# Task list
A - Duplicate the passage in the anomaly-calculation text starting at "For large queries" and ending at "print(anomalies)".
B - Rewrite the rows starting at the first row and ending at the line that contains "72L258 59H222L160 73L138", replacing "JSON object" with "JSON record" and leaving everything else unchanged; give only those lines.

# Text shown
------------------------

For large queries (e.g > 4000 x 4000 pixels), the code will take several minutes to run.  Queries much larger than ~15,000 x 15,000 pixels will start to fail due to memory limitations (that said, a 19,000 x 15,000 pixel catchment has been successfully run on the VDI). Check the x,y dimensions in the lazily loaded output to get idea of how big your result will be before you run  the `.compute()` cell.

In [10]:
#Lazily run calculations, this will check for errors before
# we actually compute the results
anomalies = calculate_anomalies(from_shape=from_shape,
                                shp_fpath=shp_fpath,
                                query_box=(lat,lon,buff),
                                year=year,
                                season=season,
                                products=['ga_ls8c_ard_3'],
                                dask_chunks=dask_chunks)

print(anomalies)

extracting data based on shapefile extent
Finding datasets
    ga_ls8c_ard_3
Applying pixel quality/cloud mask
Returning 24 time steps as a dask array
calculating vegetation indice
calculating anomalies
<xarray.Dataset>
Dimensions:        (x: 10974, y: 6210)
Coordinates:
  * x              (x) float64 1.598e+06 1.598e+06 ... 1.927e+06 1.927e+06
  * y              (y) float64 -3.219e+06 -3.219e+06 ... -3.405e+06 -3.405e+06
    band           int64 1
Data variables:
    std_anomalies  (y, x) float32 dask.array<chunksize=(1696, 4347), meta=np.ndarray>
Attributes:
    crs:      epsg:3577
    units:    1


In [11]:
#this cell will actually compute the above calculations
anomalies = anomalies.compute()

## Export geotiff

In [None]:
# Write geotiff to a location
write_geotiff('ndvi_'+year+"_"+season+ '_standardised_anomalies.tif', anomalies)

## Plot the result

If your AOI is very large, plotting the result can crash the notebook. In this case, its better to export the geotiff and view it in QGIS or ArcGIS

In [None]:
anomalies.std_anomalies.plot(figsize=(10,10), vmin=-2.0, vmax=2.0, cmap='BrBG')

plt.title(season+ ", " +year)
plt.show()

------------------------

# Supplied material
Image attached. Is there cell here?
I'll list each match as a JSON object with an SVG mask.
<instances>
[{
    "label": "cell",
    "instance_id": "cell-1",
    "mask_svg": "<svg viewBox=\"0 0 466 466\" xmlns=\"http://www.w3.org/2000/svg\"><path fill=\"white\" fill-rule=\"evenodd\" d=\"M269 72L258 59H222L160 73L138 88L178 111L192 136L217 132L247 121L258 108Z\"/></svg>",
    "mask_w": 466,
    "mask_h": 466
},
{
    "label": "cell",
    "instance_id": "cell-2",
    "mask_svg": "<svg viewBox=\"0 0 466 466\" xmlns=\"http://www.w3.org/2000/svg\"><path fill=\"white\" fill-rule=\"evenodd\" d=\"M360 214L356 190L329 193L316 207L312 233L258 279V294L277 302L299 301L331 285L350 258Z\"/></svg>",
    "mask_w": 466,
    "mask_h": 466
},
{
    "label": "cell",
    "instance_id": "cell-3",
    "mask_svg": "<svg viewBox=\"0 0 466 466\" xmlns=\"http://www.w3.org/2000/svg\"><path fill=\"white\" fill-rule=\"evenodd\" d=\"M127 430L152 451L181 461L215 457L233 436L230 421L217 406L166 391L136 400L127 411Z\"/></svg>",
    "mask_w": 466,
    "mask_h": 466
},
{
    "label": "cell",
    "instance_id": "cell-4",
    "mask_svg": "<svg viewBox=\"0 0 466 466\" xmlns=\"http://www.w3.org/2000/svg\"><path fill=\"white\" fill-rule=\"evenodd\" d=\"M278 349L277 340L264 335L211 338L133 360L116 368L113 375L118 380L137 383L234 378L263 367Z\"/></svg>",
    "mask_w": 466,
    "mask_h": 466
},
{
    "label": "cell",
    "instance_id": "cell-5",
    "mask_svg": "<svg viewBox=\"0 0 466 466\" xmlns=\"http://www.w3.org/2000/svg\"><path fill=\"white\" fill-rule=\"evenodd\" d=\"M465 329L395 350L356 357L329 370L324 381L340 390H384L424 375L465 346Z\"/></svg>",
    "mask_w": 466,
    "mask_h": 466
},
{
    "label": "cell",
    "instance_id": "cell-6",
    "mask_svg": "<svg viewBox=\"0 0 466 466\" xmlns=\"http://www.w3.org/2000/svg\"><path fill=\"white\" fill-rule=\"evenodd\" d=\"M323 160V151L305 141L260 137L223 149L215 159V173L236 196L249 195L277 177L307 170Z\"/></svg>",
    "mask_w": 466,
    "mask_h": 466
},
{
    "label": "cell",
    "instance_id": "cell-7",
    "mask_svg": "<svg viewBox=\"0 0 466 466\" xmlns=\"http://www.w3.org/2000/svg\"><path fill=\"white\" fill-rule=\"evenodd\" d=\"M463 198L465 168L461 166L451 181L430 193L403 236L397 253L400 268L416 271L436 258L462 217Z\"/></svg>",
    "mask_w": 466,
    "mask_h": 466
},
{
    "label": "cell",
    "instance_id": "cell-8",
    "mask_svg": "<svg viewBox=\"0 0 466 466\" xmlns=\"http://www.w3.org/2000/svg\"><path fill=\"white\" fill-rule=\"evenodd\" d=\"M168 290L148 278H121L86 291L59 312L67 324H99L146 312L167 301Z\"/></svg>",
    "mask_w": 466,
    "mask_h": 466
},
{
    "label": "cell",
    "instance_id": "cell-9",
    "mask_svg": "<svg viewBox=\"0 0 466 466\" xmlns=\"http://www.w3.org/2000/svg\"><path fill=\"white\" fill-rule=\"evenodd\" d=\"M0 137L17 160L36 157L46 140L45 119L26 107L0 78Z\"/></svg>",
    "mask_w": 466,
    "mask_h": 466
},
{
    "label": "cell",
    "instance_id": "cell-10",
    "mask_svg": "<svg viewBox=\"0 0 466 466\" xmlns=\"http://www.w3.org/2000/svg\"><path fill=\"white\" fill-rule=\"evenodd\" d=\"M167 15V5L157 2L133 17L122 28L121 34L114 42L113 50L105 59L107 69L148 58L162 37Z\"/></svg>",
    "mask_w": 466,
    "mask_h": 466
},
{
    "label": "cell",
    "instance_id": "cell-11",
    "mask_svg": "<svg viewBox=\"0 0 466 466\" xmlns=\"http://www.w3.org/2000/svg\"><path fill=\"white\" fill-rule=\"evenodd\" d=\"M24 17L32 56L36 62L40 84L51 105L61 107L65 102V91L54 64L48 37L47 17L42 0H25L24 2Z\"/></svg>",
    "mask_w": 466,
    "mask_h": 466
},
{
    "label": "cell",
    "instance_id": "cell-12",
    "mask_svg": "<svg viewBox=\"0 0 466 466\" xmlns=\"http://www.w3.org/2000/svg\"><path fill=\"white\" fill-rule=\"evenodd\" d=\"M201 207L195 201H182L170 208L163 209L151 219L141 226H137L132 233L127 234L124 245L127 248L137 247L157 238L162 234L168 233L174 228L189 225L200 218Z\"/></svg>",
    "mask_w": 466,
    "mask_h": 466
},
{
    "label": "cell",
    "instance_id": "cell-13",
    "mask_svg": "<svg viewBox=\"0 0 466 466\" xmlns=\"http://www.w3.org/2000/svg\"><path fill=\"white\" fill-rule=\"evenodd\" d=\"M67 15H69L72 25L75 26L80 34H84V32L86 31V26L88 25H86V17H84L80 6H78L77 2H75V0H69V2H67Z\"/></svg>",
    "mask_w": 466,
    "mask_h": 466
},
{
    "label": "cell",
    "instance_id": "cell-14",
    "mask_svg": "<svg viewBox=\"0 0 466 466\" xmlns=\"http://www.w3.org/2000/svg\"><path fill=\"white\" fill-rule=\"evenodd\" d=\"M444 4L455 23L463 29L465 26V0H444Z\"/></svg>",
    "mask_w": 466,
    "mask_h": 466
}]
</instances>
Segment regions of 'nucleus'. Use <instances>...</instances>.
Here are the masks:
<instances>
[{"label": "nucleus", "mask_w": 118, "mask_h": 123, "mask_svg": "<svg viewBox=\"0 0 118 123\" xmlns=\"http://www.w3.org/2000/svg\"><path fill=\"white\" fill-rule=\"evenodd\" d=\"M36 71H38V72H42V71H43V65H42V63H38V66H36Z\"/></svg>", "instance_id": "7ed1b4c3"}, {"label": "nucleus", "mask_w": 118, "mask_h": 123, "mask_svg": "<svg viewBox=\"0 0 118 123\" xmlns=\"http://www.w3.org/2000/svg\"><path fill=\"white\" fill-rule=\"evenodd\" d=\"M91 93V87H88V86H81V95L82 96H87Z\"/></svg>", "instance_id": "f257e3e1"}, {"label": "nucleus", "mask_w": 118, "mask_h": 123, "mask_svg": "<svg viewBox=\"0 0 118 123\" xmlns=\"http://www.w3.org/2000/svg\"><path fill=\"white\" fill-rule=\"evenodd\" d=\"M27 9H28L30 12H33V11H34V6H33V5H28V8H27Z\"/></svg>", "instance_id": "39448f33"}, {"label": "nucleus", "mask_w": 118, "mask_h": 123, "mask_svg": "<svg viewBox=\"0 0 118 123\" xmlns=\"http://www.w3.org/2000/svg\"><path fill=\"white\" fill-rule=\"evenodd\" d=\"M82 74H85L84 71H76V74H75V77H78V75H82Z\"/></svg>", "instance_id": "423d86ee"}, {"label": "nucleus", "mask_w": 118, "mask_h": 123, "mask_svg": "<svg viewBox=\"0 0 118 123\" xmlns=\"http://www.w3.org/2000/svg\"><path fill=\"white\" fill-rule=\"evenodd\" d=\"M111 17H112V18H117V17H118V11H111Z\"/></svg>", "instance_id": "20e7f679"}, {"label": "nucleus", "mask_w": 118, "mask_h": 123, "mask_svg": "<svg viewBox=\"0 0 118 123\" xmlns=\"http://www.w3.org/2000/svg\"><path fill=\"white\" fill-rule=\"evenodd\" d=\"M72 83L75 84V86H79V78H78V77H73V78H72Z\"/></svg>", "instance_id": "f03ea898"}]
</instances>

------------------------

# Expected results
A -
For large queries (e.g > 4000 x 4000 pixels), the code will take several minutes to run.  Queries much larger than ~15,000 x 15,000 pixels will start to fail due to memory limitations (that said, a 19,000 x 15,000 pixel catchment has been successfully run on the VDI). Check the x,y dimensions in the lazily loaded output to get idea of how big your result will be before you run  the `.compute()` cell.

In [10]:
#Lazily run calculations, this will check for errors before
# we actually compute the results
anomalies = calculate_anomalies(from_shape=from_shape,
                                shp_fpath=shp_fpath,
                                query_box=(lat,lon,buff),
                                year=year,
                                season=season,
                                products=['ga_ls8c_ard_3'],
                                dask_chunks=dask_chunks)

print(anomalies)

B -
Image attached. Is there cell here?
I'll list each match as a JSON record with an SVG mask.
<instances>
[{
    "label": "cell",
    "instance_id": "cell-1",
    "mask_svg": "<svg viewBox=\"0 0 466 466\" xmlns=\"http://www.w3.org/2000/svg\"><path fill=\"white\" fill-rule=\"evenodd\" d=\"M269 72L258 59H222L160 73L138 88L178 111L192 136L217 132L247 121L258 108Z\"/></svg>",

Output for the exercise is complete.